=== Section Start ===

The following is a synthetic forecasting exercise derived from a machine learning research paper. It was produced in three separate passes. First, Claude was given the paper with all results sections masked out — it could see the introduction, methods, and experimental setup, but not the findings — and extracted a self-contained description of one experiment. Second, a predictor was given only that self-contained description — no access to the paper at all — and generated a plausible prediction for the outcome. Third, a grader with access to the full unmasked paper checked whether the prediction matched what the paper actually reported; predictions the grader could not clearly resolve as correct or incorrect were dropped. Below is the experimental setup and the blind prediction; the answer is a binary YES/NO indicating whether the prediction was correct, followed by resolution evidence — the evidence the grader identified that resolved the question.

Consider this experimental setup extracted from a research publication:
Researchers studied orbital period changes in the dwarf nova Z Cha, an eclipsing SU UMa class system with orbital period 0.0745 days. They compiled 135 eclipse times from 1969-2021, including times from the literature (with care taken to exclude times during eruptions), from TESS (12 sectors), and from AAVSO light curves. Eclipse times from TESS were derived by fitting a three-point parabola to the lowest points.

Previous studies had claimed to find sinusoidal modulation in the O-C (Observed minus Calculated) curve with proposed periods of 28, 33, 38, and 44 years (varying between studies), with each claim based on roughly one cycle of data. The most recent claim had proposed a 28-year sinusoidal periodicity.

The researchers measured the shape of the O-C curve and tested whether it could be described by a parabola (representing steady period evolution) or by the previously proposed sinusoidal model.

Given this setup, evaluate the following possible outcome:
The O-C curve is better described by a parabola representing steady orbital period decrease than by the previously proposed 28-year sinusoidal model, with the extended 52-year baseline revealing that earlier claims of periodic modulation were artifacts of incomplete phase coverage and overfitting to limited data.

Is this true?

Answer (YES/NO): NO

=== Section End ===

# [Assignment]
An exact copy of every record is required here.

# [Solution]
The following is a synthetic forecasting exercise derived from a machine learning research paper. It was produced in three separate passes. First, Claude was given the paper with all results sections masked out — it could see the introduction, methods, and experimental setup, but not the findings — and extracted a self-contained description of one experiment. Second, a predictor was given only that self-contained description — no access to the paper at all — and generated a plausible prediction for the outcome. Third, a grader with access to the full unmasked paper checked whether the prediction matched what the paper actually reported; predictions the grader could not clearly resolve as correct or incorrect were dropped. Below is the experimental setup and the blind prediction; the answer is a binary YES/NO indicating whether the prediction was correct, followed by resolution evidence — the evidence the grader identified that resolved the question.

Consider this experimental setup extracted from a research publication:
Researchers studied orbital period changes in the dwarf nova Z Cha, an eclipsing SU UMa class system with orbital period 0.0745 days. They compiled 135 eclipse times from 1969-2021, including times from the literature (with care taken to exclude times during eruptions), from TESS (12 sectors), and from AAVSO light curves. Eclipse times from TESS were derived by fitting a three-point parabola to the lowest points.

Previous studies had claimed to find sinusoidal modulation in the O-C (Observed minus Calculated) curve with proposed periods of 28, 33, 38, and 44 years (varying between studies), with each claim based on roughly one cycle of data. The most recent claim had proposed a 28-year sinusoidal periodicity.

The researchers measured the shape of the O-C curve and tested whether it could be described by a parabola (representing steady period evolution) or by the previously proposed sinusoidal model.

Given this setup, evaluate the following possible outcome:
The O-C curve is better described by a parabola representing steady orbital period decrease than by the previously proposed 28-year sinusoidal model, with the extended 52-year baseline revealing that earlier claims of periodic modulation were artifacts of incomplete phase coverage and overfitting to limited data.

Is this true?

Answer (YES/NO): NO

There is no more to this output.